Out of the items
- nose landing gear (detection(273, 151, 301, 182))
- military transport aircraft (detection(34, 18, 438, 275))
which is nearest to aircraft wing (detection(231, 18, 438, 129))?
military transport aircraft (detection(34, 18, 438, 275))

----------------------------------------

_Task statement_. Output these lines again with no changes.

_Written solution_.
Out of the items
- nose landing gear (detection(273, 151, 301, 182))
- military transport aircraft (detection(34, 18, 438, 275))
which is nearest to aircraft wing (detection(231, 18, 438, 129))?
military transport aircraft (detection(34, 18, 438, 275))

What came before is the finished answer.